Le ministre Evan Solomon promet un superordinateur public pour renforcer la souveraineté en IA du Canada

En publiant une courte vidéo en fin de journée, le ministre canadien de l’Intelligence artificielle et de l’Innovation numérique, Evan Solomon, a voulu envoyer un message clair. Ottawa lie désormais très clairement sa stratégie en IA à une ambition de souveraineté numérique, avec la promesse de bâtir le premier superordinateur public canadien dédié à l’intelligence artificielle. Soit, une semaine après que le gouvernement fédéral a annoncé le lancement d’une initiative nationale pour développer une capacité de calcul IA à grande échelle au pays.

Dans sa vidéo, Evan Solomon affirme que, « pour rivaliser avec les meilleurs au monde en intelligence artificielle, il faut les meilleurs équipements ». Le Canada possède déjà « les meilleurs talents en IA au monde » et le gouvernement veut maintenant leur donner « les meilleurs outils ». Le ministre compare même cet effort à celui d’un joueur vedette qui s’assure d’avoir le bon équipement pour remporter la Coupe Stanley, une image destinée à rendre le message plus concret et plus politique.

Le cœur de son message tient dans une formule simple. « Nous construisons le premier superordinateur public d’IA du Canada, ici même au Canada, détenu par des Canadiens, construit par des Canadiens », dit-il. On doit donc comprendre que l’infrastructure de calcul, aujourd’hui souvent louée à l’étranger ou auprès de grands joueurs américains, doit à l’avenir être davantage hébergée et contrôlée ici. Une orientation qui reprend mot pour mot l’esprit de l’initiative fédérale sur la capacité souveraine de calcul en IA, présentée par Ottawa comme un levier pour la recherche, l’innovation et la protection des intérêts nationaux.

Pour défendre cette vision, Evan Solomon insiste sur les usages concrets, et très canadien, mais aucun exemple au Québec, dans une vidéo disponible uniquement en anglais, avec sous-titres anglais/francais. Il évoque « un médecin à Halifax » qui pourrait détecter le cancer plus tôt grâce à l’IA, « un ingénieur à Calgary » qui travaillerait sur des systèmes énergétiques plus propres, ainsi qu’« une fondatrice de start-up à Waterloo » qui n’aurait plus besoin d’aller chercher sa puissance de calcul dans la Silicon Valley. Comprendre cette fois que si le Canada veut garder ses jeunes pousses, ses données, ses emplois et sa propriété intellectuelle, il doit aussi posséder ses propres infrastructures stratégiques. Ottawa présente justement cette politique comme un moyen d’accélérer les projets d’ici sans dépendre d’équipements installés dans d’autres pays.

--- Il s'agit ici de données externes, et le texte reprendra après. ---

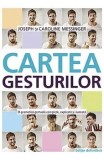 Cumpara ieftin Cartea gesturilor/Joseph Messinger, Caroline Messinger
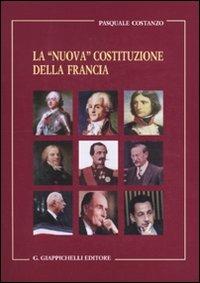 La «nuova» Costituzione della Francia - Pasquale Costanzo - copertina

C’est d’ailleurs sur cette idée que le ministre conclut sa vidéo. « Notre innovation doit rester ici, nos données doivent rester ici, notre infrastructure doit rester ici, nos emplois doivent rester ici, et surtout notre propriété intellectuelle doit rester ici au Canada », dit Evan Solomon. Pour le gouvernement, la souveraineté numérique ne se limite plus aux lois ou aux principes, elle passe aussi par la possession des machines. Après avoir longtemps misé sur le talent et la recherche, le Canada veut maintenant montrer qu’il peut aussi bâtir la capacité industrielle nécessaire pour soutenir sa course en intelligence artificielle.